= What you need to do =
• a. In the passage on Lyonnesse and the Scilly Isles, why does the book suggest that reports of Lyonnesse's churches would be erroneous? Answer in one to three sentences.
• b. Copy the passage on Lyonnesse and the Scilly Isles word for word, between "Ancient Romans inhabited" and "the Encyclopedia Britannica.", inclusive.
• c. Write what comes next in the passage on Lyonnesse and the Scilly Isles, picking up after its final sentence.

= Selected extract =
------------

A point on the Scilly Isles known as St. Mary's Pulpit. (Wikimedia Commons)
A point on the Scilly Isles known as St. Mary’s Pulpit. (Wikimedia Commons)

The book states that Strabo, a 1st century Greek geographer and history, wrote about the Scilly Islands and his description does not mention such a land. This suggests Lyonnesse may already have submerged if it existed and the reports of Lyonnesse’s churches would be erroneous.

Ancient Romans inhabited the Scilly Isles and spoke of it as a singular land mass rather than multiple islands, supporting the idea that the land was later submerged. In Dorothy Dudley’s, “Excavations on Nor’nour in the Isles of Scilly, 1962–6,” published in the Journal of Archaeology in 1967, she wrote that there is evidence for the early and gradual submergence of the archipelago. Roman coins dating up to the 4th century A.D. were found on the isles during these excavations in the ’60s. It is also clear that the isles were inhabited as far back as 1200 B.C. by various settlers including some migrating from Brittany, northern France.

The Case for Lyonnesse Being Off the Coast of France

Lyonnesse may have referred to the region around Saint-Pol-de-Léon in Brittany, France, according to the Encyclopedia Britannica.

------------

= Supplied data =
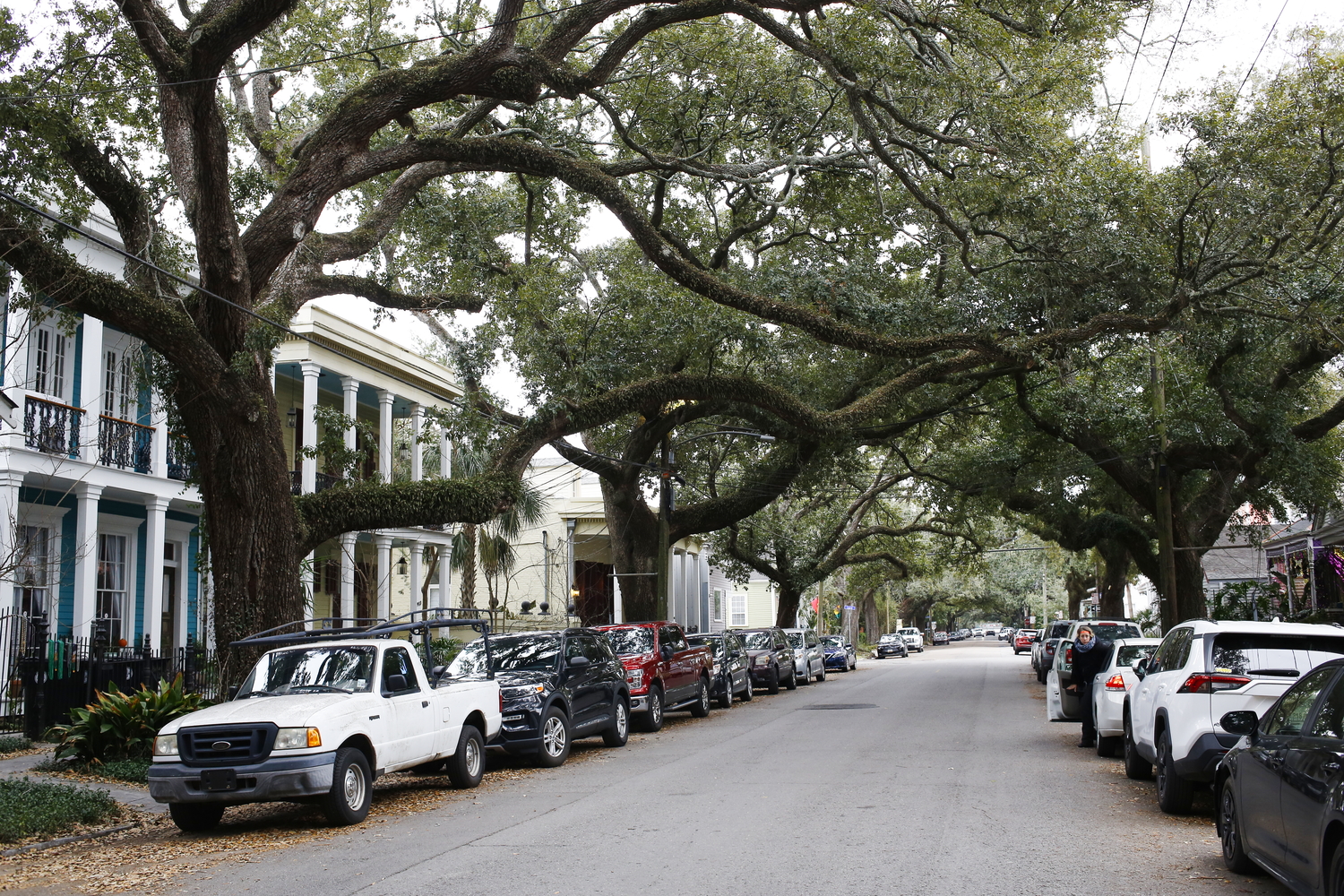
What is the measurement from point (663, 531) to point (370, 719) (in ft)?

------------

= Set of answers =
• a. Strabo, a 1st-century Greek geographer, wrote about the Scilly Islands without mentioning such a land. That suggests Lyonnesse, if it existed, may already have been submerged by his time, so reports of its churches would be erroneous.

• b.
Ancient Romans inhabited the Scilly Isles and spoke of it as a singular land mass rather than multiple islands, supporting the idea that the land was later submerged. In Dorothy Dudley’s, “Excavations on Nor’nour in the Isles of Scilly, 1962–6,” published in the Journal of Archaeology in 1967, she wrote that there is evidence for the early and gradual submergence of the archipelago. Roman coins dating up to the 4th century A.D. were found on the isles during these excavations in the ’60s. It is also clear that the isles were inhabited as far back as 1200 B.C. by various settlers including some migrating from Brittany, northern France.

The Case for Lyonnesse Being Off the Coast of France

Lyonnesse may have referred to the region around Saint-Pol-de-Léon in Brittany, France, according to the Encyclopedia Britannica.

• c.
Interestingly, Epoch Times learned of a similar tale of a sunken land in Brittany. The city is known as Ys or Ker Ys. The story varies slightly, as such stories do, from version to version, but essentially it tells of King Gradlon of Brittany who built a splendid city by the sea for his daughter, Dahut.

Dahut’s moral degeneracy, however, was the downfall of the city. It is a tale like that of Sodom and Gomorrah in the Bible and like many other tales of sunken or devastated lands in history wiped out by divine forces for their decadence and degeneration.

Dahut would take a new lover to bed every night and have each one murdered the next morning, the bodies of these men thrown into the sea. A man dressed in red appeared in the city to woo her, and she fell in love. She was convinced by him to hand over the keys to the bronze floodgates that held the sea at bay, protecting the city. This man of mystery then opened the gates and the ocean rushed in, destroying the city and submerging it forever.

The king, a good man, was the only one to escape, aided by a saint and a magical horse.

Another legend related to Lyonnesse tells of Trevilian (or Trevelyan), the sole survivor of a dramatic deluge, whose white horse carried him to safety. The National Coastwatch Institution (NCI), a volunteer organization that watches the UK shores, wrote on its website: “The interesting link with reality is that the Vyvyans, one of the most famous Cornish families and landowners in Penwith for centuries, still have as their family crest a white horse saddled … an artistic reminder of that famous white horse from Lyonnesse. It’s also said the Vyvyans keep a white horse in their stables at Trelowarren, on the mainland saddled and waiting for any such crisis.”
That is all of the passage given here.